Andreas is a senior consultant in the storage, data protection and high availability areas. In the past 22 years he has worked with many of the hardware and software technologies in use to deliver and secure business continuity. Today he focuses primarily on Symantec's products such NetBackup, Storage Foundation/HA together with Oracle, VMWare, and Cisco.Certifications: Authorized Symantec Consultant (ASC) in Data Protection, Storage Management, and High Availability Symantec Technical Specialist (STS) for NetBackup 7, Storage Foundation, and Veritas Cluster ServerAwards: Symantec Pioneer Award 2008 - Development of MySQL option for NetBackup Affiliations: AAAI - Assocation for the Advancement of Artifical Intelligence ACM - Assocation for Computing Machinery IEEE - The Institute of Electrical and Electronics Engineers PMI - Project Management Institute

En tanke om “Accelerating Oracle with Symantec Storage Foundation

  1. Hi, thanks for interesting article. SmartIO is definitely cool technology, as caching is best done when closest to host CPUs.

    Regarding your statements, can you please elaborate on sentence “By using ODM and VxFS, the ACID compliance can be assured, even though the I/O as such is asynchronous” ? I assume this stands for read/write workload, not only read-only, is that correct? If yes, is it beacuse of journaling on volume and filesystem levels or why?

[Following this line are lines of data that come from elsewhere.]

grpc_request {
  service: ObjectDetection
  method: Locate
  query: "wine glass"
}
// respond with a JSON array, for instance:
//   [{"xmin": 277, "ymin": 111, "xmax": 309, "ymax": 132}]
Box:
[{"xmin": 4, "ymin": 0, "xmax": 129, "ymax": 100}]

    Why do you think is there big step in performance difference in Figure 1 (synchronous vs. asynchronous in read only test?)? How big was active dataset on which benchmark was done (RAM on host was 512GB)? How big was cache on disk array from which was this dataset served? Did you cleaned buffer cache on host between each benchmark run(for example by reboot)? Measured latencies in Figures 3 and 4 are provided as best values of all values, or they are representing some percentile of values, in which case how big was this percentile?

    I suspect whole dataset was served right from disk array’s cache, as in figure 3, latency is under milisecond in all tests, and in basic random-read test these 8K pages couldnt be served from disks at all (fastest non-ssd disk has latency about 4 miliseconds), or just minimum of them.

    I just can imagine doing little better benchmark to really see SmartIO value (read&write workload + bigger active dataset, maybe 100 times bigger than host’s RAM size or disk array’s cache size, 2 flash devices in Raid 1 configured as SmartIO).

    Anyway thanks again, I like SFHA and always like thinking about performance or availability problems.